◆ **Dataset rows**

+ + +

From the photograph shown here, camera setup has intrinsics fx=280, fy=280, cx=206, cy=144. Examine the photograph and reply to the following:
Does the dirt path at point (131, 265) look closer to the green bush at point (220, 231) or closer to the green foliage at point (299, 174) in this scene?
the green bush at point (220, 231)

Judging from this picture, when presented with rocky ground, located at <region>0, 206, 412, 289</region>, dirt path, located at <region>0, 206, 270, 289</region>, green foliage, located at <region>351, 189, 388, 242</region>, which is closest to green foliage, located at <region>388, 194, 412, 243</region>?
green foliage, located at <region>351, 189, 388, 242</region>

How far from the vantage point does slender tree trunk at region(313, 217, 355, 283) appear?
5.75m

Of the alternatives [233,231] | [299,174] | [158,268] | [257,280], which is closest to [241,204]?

+ + +

◆ **What you need to do**
Pick out each line in the rows above that contains the word "point", and copy those lines.

◆ **Exercise solution**
Does the dirt path at point (131, 265) look closer to the green bush at point (220, 231) or closer to the green foliage at point (299, 174) in this scene?
the green bush at point (220, 231)
How far from the vantage point does slender tree trunk at region(313, 217, 355, 283) appear?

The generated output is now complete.